▼

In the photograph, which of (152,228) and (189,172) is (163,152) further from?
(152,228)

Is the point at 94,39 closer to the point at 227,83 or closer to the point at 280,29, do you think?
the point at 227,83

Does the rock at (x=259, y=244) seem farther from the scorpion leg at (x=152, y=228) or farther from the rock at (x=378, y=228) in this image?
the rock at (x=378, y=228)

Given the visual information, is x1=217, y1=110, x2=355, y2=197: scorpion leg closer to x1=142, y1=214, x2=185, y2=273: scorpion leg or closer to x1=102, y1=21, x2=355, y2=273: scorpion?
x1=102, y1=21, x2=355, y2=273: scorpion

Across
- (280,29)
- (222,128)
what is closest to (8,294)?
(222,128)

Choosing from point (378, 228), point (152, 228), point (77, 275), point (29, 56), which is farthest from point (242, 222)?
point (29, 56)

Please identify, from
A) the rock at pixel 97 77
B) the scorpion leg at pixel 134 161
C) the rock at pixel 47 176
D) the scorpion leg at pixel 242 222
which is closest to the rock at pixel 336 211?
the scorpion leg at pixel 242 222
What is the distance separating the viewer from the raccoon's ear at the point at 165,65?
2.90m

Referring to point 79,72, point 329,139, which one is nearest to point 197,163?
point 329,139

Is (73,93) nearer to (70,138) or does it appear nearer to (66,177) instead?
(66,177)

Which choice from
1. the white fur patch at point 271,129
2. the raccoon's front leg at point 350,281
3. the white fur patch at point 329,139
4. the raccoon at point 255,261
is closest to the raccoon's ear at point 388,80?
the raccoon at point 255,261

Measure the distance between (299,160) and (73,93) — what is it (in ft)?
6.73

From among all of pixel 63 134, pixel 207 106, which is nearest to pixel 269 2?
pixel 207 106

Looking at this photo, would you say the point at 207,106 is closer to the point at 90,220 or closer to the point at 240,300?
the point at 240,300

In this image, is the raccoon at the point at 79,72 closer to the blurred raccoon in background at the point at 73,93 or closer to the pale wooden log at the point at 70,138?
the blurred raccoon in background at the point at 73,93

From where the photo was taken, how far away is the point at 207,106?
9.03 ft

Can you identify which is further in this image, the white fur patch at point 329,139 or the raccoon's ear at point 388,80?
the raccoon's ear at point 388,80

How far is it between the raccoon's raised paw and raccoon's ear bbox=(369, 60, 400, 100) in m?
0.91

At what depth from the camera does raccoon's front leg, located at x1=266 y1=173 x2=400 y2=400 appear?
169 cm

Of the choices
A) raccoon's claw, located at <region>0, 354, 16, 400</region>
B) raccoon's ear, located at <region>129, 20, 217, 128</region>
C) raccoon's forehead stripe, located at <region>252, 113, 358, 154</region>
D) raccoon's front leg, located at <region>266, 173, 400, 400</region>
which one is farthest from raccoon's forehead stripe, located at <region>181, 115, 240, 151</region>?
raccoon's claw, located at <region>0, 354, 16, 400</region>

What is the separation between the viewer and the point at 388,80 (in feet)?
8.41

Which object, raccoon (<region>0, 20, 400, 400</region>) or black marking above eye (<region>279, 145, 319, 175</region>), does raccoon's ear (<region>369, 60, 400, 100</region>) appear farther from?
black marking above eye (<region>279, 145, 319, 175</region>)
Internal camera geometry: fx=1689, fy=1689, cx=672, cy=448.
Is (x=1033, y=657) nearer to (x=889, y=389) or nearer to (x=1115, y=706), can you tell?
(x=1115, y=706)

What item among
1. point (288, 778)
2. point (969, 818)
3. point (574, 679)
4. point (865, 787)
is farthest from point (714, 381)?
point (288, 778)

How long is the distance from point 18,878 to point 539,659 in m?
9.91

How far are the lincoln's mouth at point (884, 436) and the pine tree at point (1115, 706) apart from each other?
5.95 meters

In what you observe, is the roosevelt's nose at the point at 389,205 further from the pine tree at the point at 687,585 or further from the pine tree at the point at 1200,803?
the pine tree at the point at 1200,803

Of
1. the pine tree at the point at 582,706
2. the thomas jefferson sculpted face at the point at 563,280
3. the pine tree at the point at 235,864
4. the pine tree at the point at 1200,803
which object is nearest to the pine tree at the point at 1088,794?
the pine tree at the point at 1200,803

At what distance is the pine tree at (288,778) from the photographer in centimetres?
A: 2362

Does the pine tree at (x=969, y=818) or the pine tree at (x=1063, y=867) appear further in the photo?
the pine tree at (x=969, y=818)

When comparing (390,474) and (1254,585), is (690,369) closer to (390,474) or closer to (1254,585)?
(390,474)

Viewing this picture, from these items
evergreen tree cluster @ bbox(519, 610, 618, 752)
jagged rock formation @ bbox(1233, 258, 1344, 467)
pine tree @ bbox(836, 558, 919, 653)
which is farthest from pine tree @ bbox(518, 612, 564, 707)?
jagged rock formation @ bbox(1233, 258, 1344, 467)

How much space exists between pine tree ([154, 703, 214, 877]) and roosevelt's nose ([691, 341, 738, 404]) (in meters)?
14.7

▲

■ WHAT TO PRODUCE ■
Reproduce the entries above exactly.

■ WRITTEN SOLUTION ■
In the photograph, which of (152,228) and (189,172) is (163,152) further from?
(152,228)

Is the point at 94,39 closer to the point at 227,83 or closer to the point at 280,29, do you think?
the point at 227,83

Does the rock at (x=259, y=244) seem farther from the scorpion leg at (x=152, y=228) or farther from the rock at (x=378, y=228) in this image?
the rock at (x=378, y=228)

Given the visual information, is x1=217, y1=110, x2=355, y2=197: scorpion leg closer to x1=142, y1=214, x2=185, y2=273: scorpion leg or closer to x1=102, y1=21, x2=355, y2=273: scorpion?
x1=102, y1=21, x2=355, y2=273: scorpion

Across
- (280,29)
- (222,128)
what is closest to (8,294)?
(222,128)

Choosing from point (378, 228), point (152, 228), point (77, 275), point (29, 56), which is farthest from point (242, 222)?
point (29, 56)

Please identify, from
A) the rock at pixel 97 77
B) the scorpion leg at pixel 134 161
C) the rock at pixel 47 176
D) the scorpion leg at pixel 242 222
which is closest to the rock at pixel 336 211?
the scorpion leg at pixel 242 222
What is the distance separating the viewer from the raccoon's ear at the point at 165,65?
2.90m

Referring to point 79,72, point 329,139, which one is nearest to point 197,163?
point 329,139

Is (73,93) nearer to (70,138) or does it appear nearer to (66,177) instead?
(66,177)

Which choice from
1. the white fur patch at point 271,129
2. the raccoon's front leg at point 350,281
3. the white fur patch at point 329,139
4. the raccoon at point 255,261
is closest to the raccoon's ear at point 388,80?
the raccoon at point 255,261

Measure the distance between (299,160) and (73,93) — what is it (in ft)?
6.73

From among all of pixel 63 134, pixel 207 106, which is nearest to pixel 269 2?
pixel 207 106

Looking at this photo, would you say the point at 207,106 is closer to the point at 90,220 or closer to the point at 240,300?
the point at 240,300

In this image, is the raccoon at the point at 79,72 closer to the blurred raccoon in background at the point at 73,93 or closer to the pale wooden log at the point at 70,138?
the blurred raccoon in background at the point at 73,93

From where the photo was taken, how far away is the point at 207,106?
9.03 ft

Can you identify which is further in this image, the white fur patch at point 329,139 or the raccoon's ear at point 388,80?
the raccoon's ear at point 388,80

How far is it between the raccoon's raised paw and raccoon's ear bbox=(369, 60, 400, 100) in m?
0.91

At what depth from the camera does raccoon's front leg, located at x1=266 y1=173 x2=400 y2=400 appear?
169 cm

Of the choices
A) raccoon's claw, located at <region>0, 354, 16, 400</region>
B) raccoon's ear, located at <region>129, 20, 217, 128</region>
C) raccoon's forehead stripe, located at <region>252, 113, 358, 154</region>
D) raccoon's front leg, located at <region>266, 173, 400, 400</region>
which one is farthest from raccoon's forehead stripe, located at <region>181, 115, 240, 151</region>?
raccoon's claw, located at <region>0, 354, 16, 400</region>

What is the separation between the viewer and the point at 388,80 (in feet)?
8.41

Which object, raccoon (<region>0, 20, 400, 400</region>) or black marking above eye (<region>279, 145, 319, 175</region>), does raccoon's ear (<region>369, 60, 400, 100</region>) appear farther from?
black marking above eye (<region>279, 145, 319, 175</region>)
Internal camera geometry: fx=1689, fy=1689, cx=672, cy=448.
Is (x=1033, y=657) nearer to (x=889, y=389) or nearer to (x=1115, y=706), can you tell?
(x=1115, y=706)

What item among
1. point (288, 778)
2. point (969, 818)
3. point (574, 679)
4. point (865, 787)
is farthest from point (714, 381)?
point (288, 778)

How long is the distance from point 18,878 to point 539,659 in m?
9.91

How far are the lincoln's mouth at point (884, 436) and the pine tree at point (1115, 706) apart from each other?
5.95 meters

In what you observe, is the roosevelt's nose at the point at 389,205 further from the pine tree at the point at 687,585 or further from the pine tree at the point at 1200,803?
the pine tree at the point at 1200,803

Of
1. the pine tree at the point at 582,706
2. the thomas jefferson sculpted face at the point at 563,280
3. the pine tree at the point at 235,864
4. the pine tree at the point at 1200,803
which object is nearest to the pine tree at the point at 1088,794?
the pine tree at the point at 1200,803

At what distance is the pine tree at (288,778) from the photographer in centimetres?
A: 2362

Does the pine tree at (x=969, y=818) or the pine tree at (x=1063, y=867) appear further in the photo?
the pine tree at (x=969, y=818)

When comparing (390,474) and (1254,585), is (690,369) closer to (390,474) or closer to (1254,585)?
(390,474)

Viewing this picture, from these items
evergreen tree cluster @ bbox(519, 610, 618, 752)
jagged rock formation @ bbox(1233, 258, 1344, 467)
pine tree @ bbox(836, 558, 919, 653)
which is farthest from pine tree @ bbox(518, 612, 564, 707)?
jagged rock formation @ bbox(1233, 258, 1344, 467)

How much space exists between pine tree ([154, 703, 214, 877]) and roosevelt's nose ([691, 341, 738, 404]) (in meters)?
14.7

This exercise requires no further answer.